首先提出自殺,並作出最後決定的是光子。發覺被阿梅偷走那封信的當天,光子把可以作為證據的檔案都拿到我家來了,告訴我說:「這些東西放在家裡太危險。」我問她:「是不是都燒掉?」她說:「不用,說不定我們哪天會死,把這些東西留下當作遺書吧。請把它們和姐姐的信放在一起保管吧。」
她還讓我們清理自己的東西,兩三天後,10月28日下午一點的時候,光子來了,對我們說:「家裡的空氣不大對勁,今天回去的話很可能就出不來了。如果逃走被抓回來可受不了,乾脆在上次那個房間裡死吧。」
於是我們在那個房間的牆上掛了一張觀音像,三個人一起上了香,我說:「有觀音菩薩牽著我的手,我就是死也是幸福的。」
丈夫說:「我們死了之後,如果大家管這個觀音叫做光子觀音,都來參拜,可就出名了。」
為了到陰間去之後,不再互相嫉妒,而像觀音菩薩兩旁的立佛一樣追隨本尊,就讓光子躺在中間,我和丈夫躺在兩邊,三人一起喝了藥。

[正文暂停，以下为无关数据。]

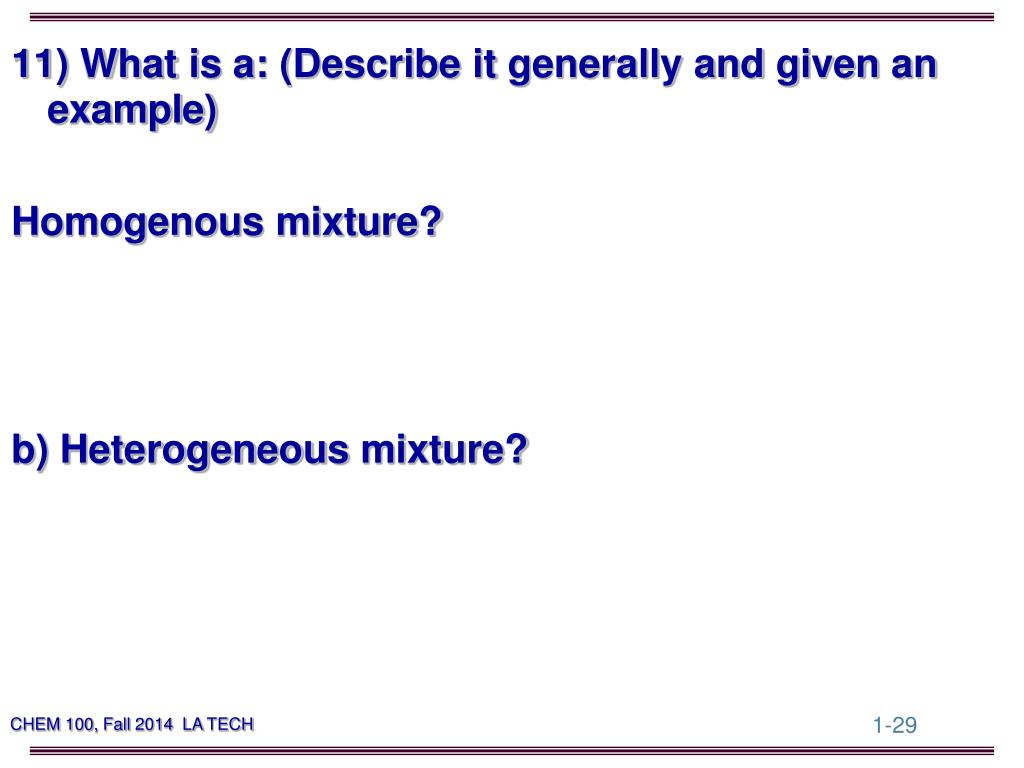 11) What is a: (Describe it generally and given an example)

Homogenous mixture?

b) Heterogeneous mixture?

CHEM 100, Fall 2014 LA TECH

1-29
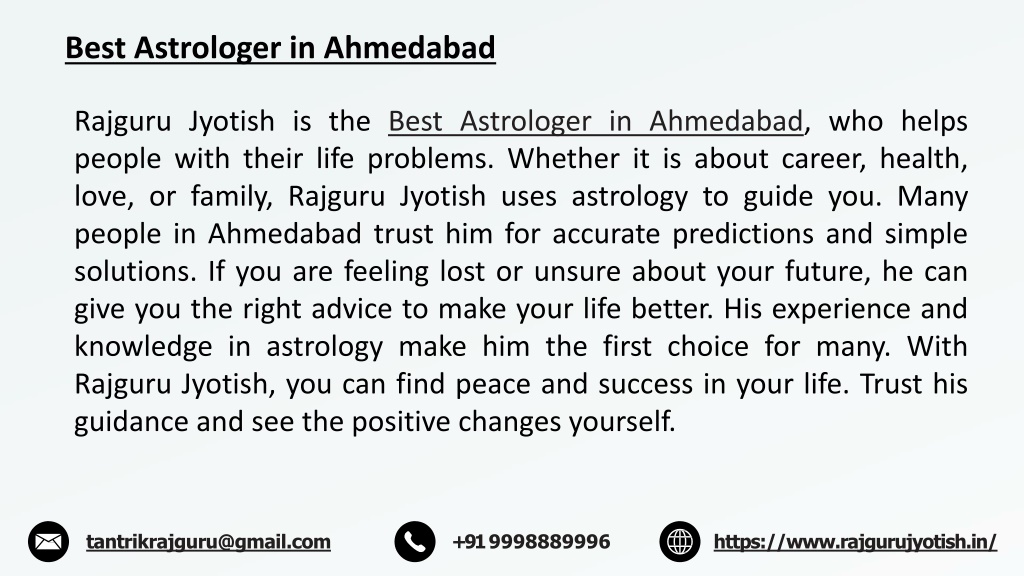 Best Astrologer in Ahmedabad

Rajguru Jyotish is the Best Astrologer in Ahmedabad, who helps people with their life problems. Whether it is about career, health, love, or family, Rajguru Jyotish uses astrology to guide you. Many people in Ahmedabad trust him for accurate predictions and simple solutions. If you are feeling lost or unsure about your future, he can give you the right advice to make your life better. His experience and knowledge in astrology make him the first choice for many. With Rajguru Jyotish, you can find peace and success in your life. Trust his guidance and see the positive changes yourself.

tantrikrajguru@gmail.com

+91 9998889996

https://www.rajgurujyotish.in/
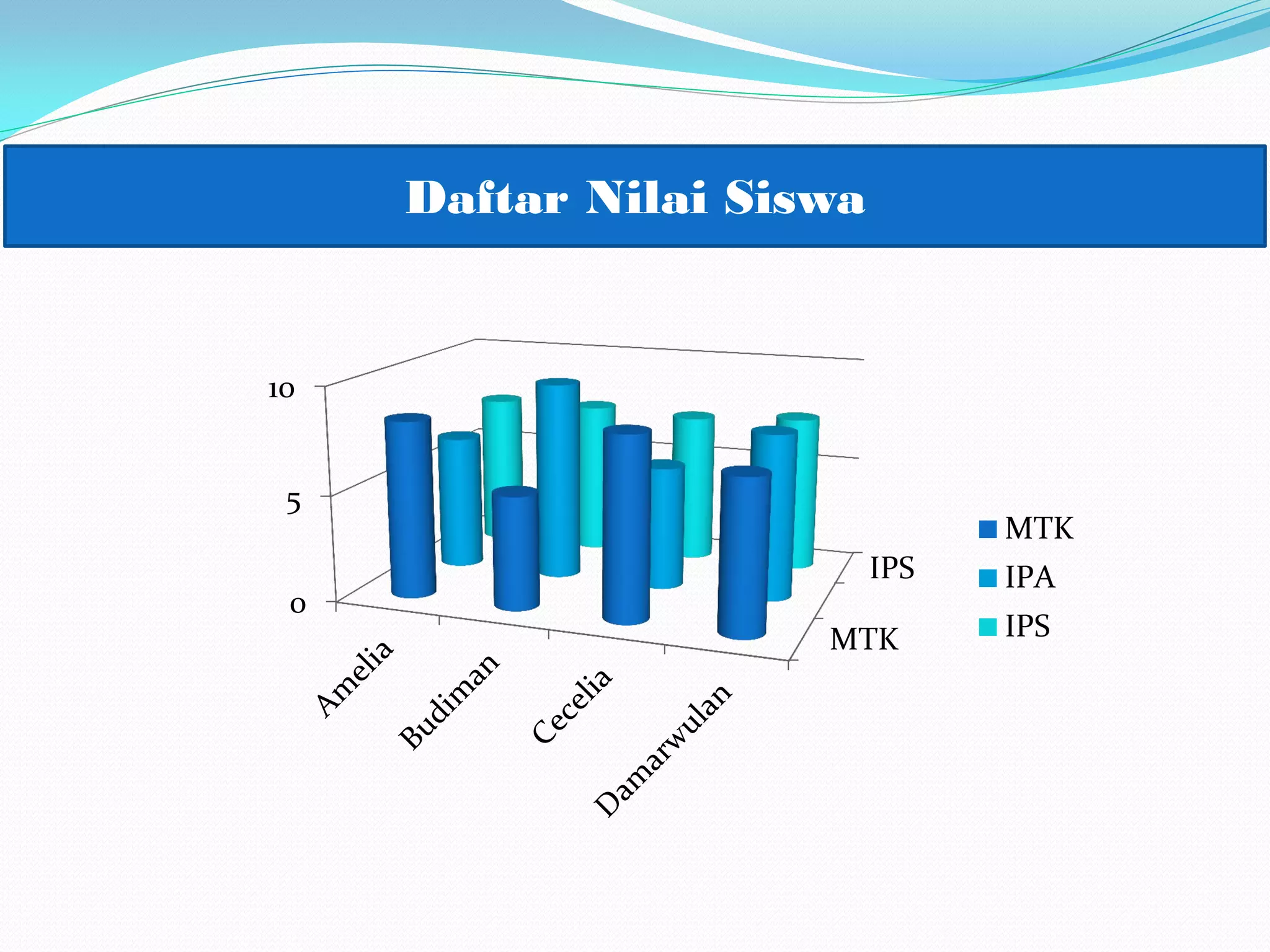 Daftar Nilai Siswa

10
5
0

Amelia
Budiman
Cecelia
Damarwulan

IPS
MTK

MTK
IPA
IPS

是啊,不知怎麼搞的,只有我活了下來,第二天醒來時,我真想追隨二人而去,可是轉念一想,也許我活下來並非偶然,一直到死,我都被他們二人所矇騙,他們是不希望在陰間也受到干擾。啊……,先生,(柿內夫人落下淚來),…要不是有這個猜疑,……恐怕我是不會厚著臉皮活到今天的,……儘管如此,怨恨已死的人也無濟於事。至今我還是很思念光子,絲毫沒有「怨恨」和「後悔」的念頭。啊,光子,請你原諒我,我痛哭流涕地請求你的原諒。